An Individual Retirement Account (IRA) is a tax-advantaged investment account that individuals can use to save and invest for retirement, meaning a savings account but better. Depending on the type—Traditional or Roth—an IRA allows you to either defer taxes on your contributions and pay them in retirement or pay taxes now and withdraw funds tax-free later. For a 21-year-old, the earlier you start contributing, the more time your investments must grow through compound interest, which can make a big difference by the time you retire.
There are two major types of IRAs, Traditional and Roth. With a Traditional IRA, you can put up to $7,000 each year into your account. It has several advantages. You are saving money for your future, it reduces your taxes, and the money you save will grow and remain tax free until you withdraw it later in life. For example, if I made 20,000 dollars, and put 5,000 dollars into a traditional IRA, then I would only be taxed on 15,000 dollars this year. Depending on how you have invested it, your IRA money should continue to grow over all of the years you have invested. When you turn 59 ½ years old, you can withdraw your money from your Traditional IRA, without a penalty, but you will pay income taxes on the amount that you withdraw. If you need to remove the money before you are 59 ½ years old, you can do it without a penalty in some limited circumstances, like if you are buying your first home, have educational expenses, or if an emergency occurs where the money is essential. However, in most cases if you remove the money before that age, you will have to pay a 10% penalty in addition to income tax on whatever you withdraw. Therefore, it is best to leave your money untouched.
Roth IRAs are a little more complicated but have some important advantages. With a Roth IRA, you are investing your money after paying taxes on it. Then when you retire, you can withdraw the money and not have to pay taxes on it. In simpler terms, if I were to put my already taxed paycheck into a Roth IRA, it can grow without being taxed. Like the traditional IRA, you cannot withdraw your money until you are 59 ½ years old. Roth IRAs can be really beneficial when you are young. Your investment has a long time to grow, and you are sometimes in a lower tax bracket when you are just starting out in your career. Roth does have the same consequences for early withdrawal as the Traditional IRA. It also has the same investment limit of 7000 dollars a year.
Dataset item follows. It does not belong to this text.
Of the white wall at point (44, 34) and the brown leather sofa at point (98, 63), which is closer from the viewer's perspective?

There are many different organizations where you can open either type of IRA. There is a lot of valuable information available on the IRS website and places like Investopedia. I even did some research on Fidelity Investments web site. While researching and writing this post, I have learned a lot about what it means to open an IRA, especially the value of opening one at my age. Investing early is essential to attaining a comfortable retirement, and there are many different options to choose from. I hope this information has helped to answer some questions you might’ve had already and made the topic a little easier to understand. I know it helped me.